§ **Extrait de la page**:
L’audience avait commencé par un incident: alors que l’affaire avait déjà été renvoyée et que les soutiens de l’inspectrice étaient venus en nombre, la partie civile demandait un nouveau renvoi, les faisant réagir bruyamment dans la salle. Deux d’entre eux, tout cadre de l’éducation nationale qu’ils soient, furent priés de sortir par le président Sabatier, la sérénité devant prévaloir lors d’une audience. L’avocat de la défense Me Hessler s’opposera à ce renvoi, arguant que l’affaire avait déjà suffisamment nui à sa cliente.
Une affaire qui avait été très médiatisée : le syndicat du premier degré SNUipp s’était insurgé contre les propos qu’avait tenu une inspectrice de l’Education nationale lors d’une réunion avec une équipe pédagogique. On ne parlera pas au conditionnel, puisque l’entretien avait été enregistré à son insu. Le syndicat l’avait alors accusée de diffamation et d’incitation à la discrimination.
Ce n’est pas tant le contexte dans lequel les propos avait été tenu, le blocage de l’école par les parents d’élèves, que les témoignages à la barre qui auront convaincu le tribunal.

§ **Entrées extraites**:
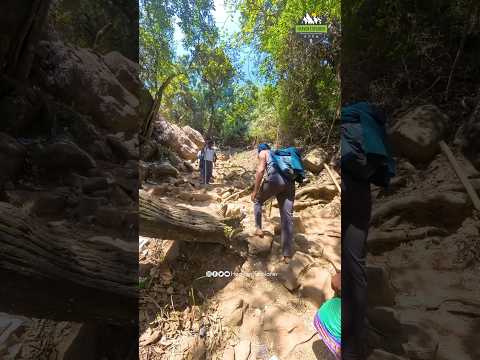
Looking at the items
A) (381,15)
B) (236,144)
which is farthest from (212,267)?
(381,15)

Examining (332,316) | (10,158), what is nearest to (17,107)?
(10,158)

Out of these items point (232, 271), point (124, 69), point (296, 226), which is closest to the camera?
point (232, 271)

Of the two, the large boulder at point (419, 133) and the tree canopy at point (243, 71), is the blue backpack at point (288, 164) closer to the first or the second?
the tree canopy at point (243, 71)

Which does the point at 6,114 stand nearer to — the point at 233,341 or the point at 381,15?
the point at 233,341

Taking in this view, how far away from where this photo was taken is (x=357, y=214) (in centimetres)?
96

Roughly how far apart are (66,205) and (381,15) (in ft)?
8.16

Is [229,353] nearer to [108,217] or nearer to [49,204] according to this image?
[108,217]

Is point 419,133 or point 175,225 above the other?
point 419,133

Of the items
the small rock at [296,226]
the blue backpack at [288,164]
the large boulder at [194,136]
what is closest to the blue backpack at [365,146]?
the blue backpack at [288,164]

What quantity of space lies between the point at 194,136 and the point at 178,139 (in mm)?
91

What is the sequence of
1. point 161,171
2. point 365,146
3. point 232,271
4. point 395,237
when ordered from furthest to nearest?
point 395,237
point 161,171
point 232,271
point 365,146

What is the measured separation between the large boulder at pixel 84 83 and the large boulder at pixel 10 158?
0.41 m

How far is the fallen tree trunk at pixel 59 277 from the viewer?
99 cm

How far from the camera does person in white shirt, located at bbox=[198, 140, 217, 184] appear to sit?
127 centimetres
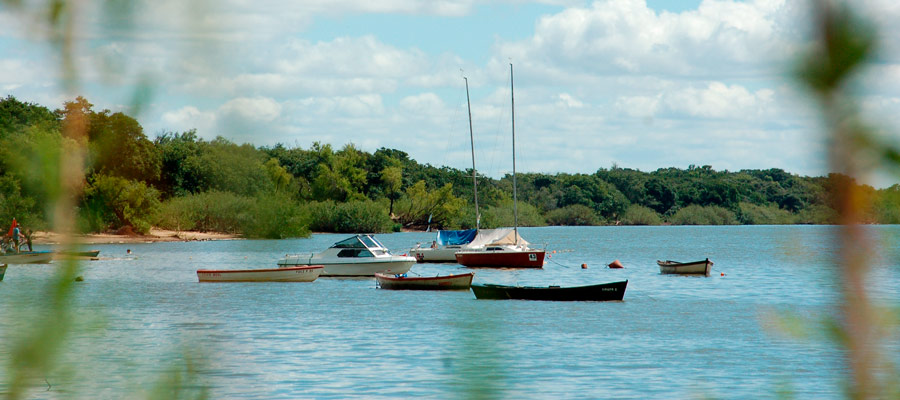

§ **Consignes**:
1. Résumez sous forme de liste le paragraphe de l'extrait qui commence par « L’audience avait commencé par un incident », en conservant ses faits principaux.
2. Reproduisez fidèlement le passage de l'extrait allant de « Une affaire qui » à « à la discrimination. ».
3. D'après l'extrait, pourquoi les propos de l'inspectrice ne sont-ils pas rapportés au conditionnel ? Répondez en une ou deux phrases.

§ **Réponses complètes**:
1.
- L'audience a commencé par un incident.
- L'affaire avait déjà été renvoyée, et les soutiens de l'inspectrice étaient venus en nombre.
- La partie civile a demandé un nouveau renvoi, ce qui a fait réagir bruyamment ces soutiens dans la salle.
- Le président Sabatier a prié deux d'entre eux de sortir, bien qu'ils soient cadres de l'éducation nationale, car la sérénité doit prévaloir lors d'une audience.
- L'avocat de la défense, Me Hessler, s'est opposé à ce renvoi en arguant que l'affaire avait déjà suffisamment nui à sa cliente.

2.
Une affaire qui avait été très médiatisée : le syndicat du premier degré SNUipp s’était insurgé contre les propos qu’avait tenu une inspectrice de l’Education nationale lors d’une réunion avec une équipe pédagogique. On ne parlera pas au conditionnel, puisque l’entretien avait été enregistré à son insu. Le syndicat l’avait alors accusée de diffamation et d’incitation à la discrimination.

3. Ils ne sont pas rapportés au conditionnel parce que l'entretien au cours duquel elle les a tenus avait été enregistré à son insu.